Para o setor moveleiro, em particular, o impacto foi ainda mais intenso. Neste primeiro trimestre, as indústrias moveleiras de São Bento do Sul, Campo Alegre e Rio Negrinho exportaram US$ 14,4 milhões. Esse volume é 53% inferior ao alcançado no ano passado. A queda das vendas para os Estados Unidos chegou a 64%. As vendas internacionais da categoria outros móveis para o país norte-americano representam, agora, 46%. Em 2025, 60% dos embarques seguiam para os Estados Unidos.

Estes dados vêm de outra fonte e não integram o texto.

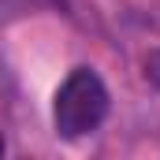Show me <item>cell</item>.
I'll return each instance as SVG.
<instances>
[{
    "label": "cell",
    "instance_id": "obj_1",
    "mask_svg": "<svg viewBox=\"0 0 160 160\" xmlns=\"http://www.w3.org/2000/svg\"><path fill=\"white\" fill-rule=\"evenodd\" d=\"M108 116V86L93 67H75L52 97V127L60 138L75 142L93 134Z\"/></svg>",
    "mask_w": 160,
    "mask_h": 160
},
{
    "label": "cell",
    "instance_id": "obj_2",
    "mask_svg": "<svg viewBox=\"0 0 160 160\" xmlns=\"http://www.w3.org/2000/svg\"><path fill=\"white\" fill-rule=\"evenodd\" d=\"M149 78L160 86V56H153V60H149Z\"/></svg>",
    "mask_w": 160,
    "mask_h": 160
},
{
    "label": "cell",
    "instance_id": "obj_3",
    "mask_svg": "<svg viewBox=\"0 0 160 160\" xmlns=\"http://www.w3.org/2000/svg\"><path fill=\"white\" fill-rule=\"evenodd\" d=\"M0 153H4V138H0Z\"/></svg>",
    "mask_w": 160,
    "mask_h": 160
}]
</instances>
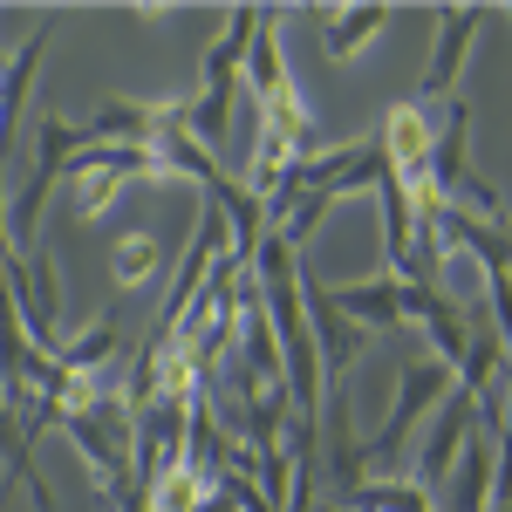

Os indicadores, levantados pelo Observatório FIESC, mostram que praticamente todos os setores econômicos estão sendo impactados pelas mudanças tarifárias comerciais. As exportações gerais de São Bento do Sul, Campo Alegre e Rio Negrinho alcançaram US$ 45,9 milhões neste primeiro trimestre, ou seja, 32% inferior aos primeiros meses do ano passado. Novamente as vendas para os Estados Unidos tiveram uma queda ainda maior, de 63%.
SANTA CATARINA
As exportações de Santa Catarina registraram recuo de 2,6% no primeiro trimestre de 2026 na comparação com igual período do ano anterior e somaram US$ 2,7 bilhões. O desempenho reflete, em parte, os efeitos das tarifas norte-americanas, uma vez que os Estados Unidos estão entre os principais destinos das vendas externas catarinenses. No acumulado do ano até março, as exportações para o país norte-americano recuaram 44,6% frente a 2025, período pré-tarifas. As informações são do Observatório FIESC.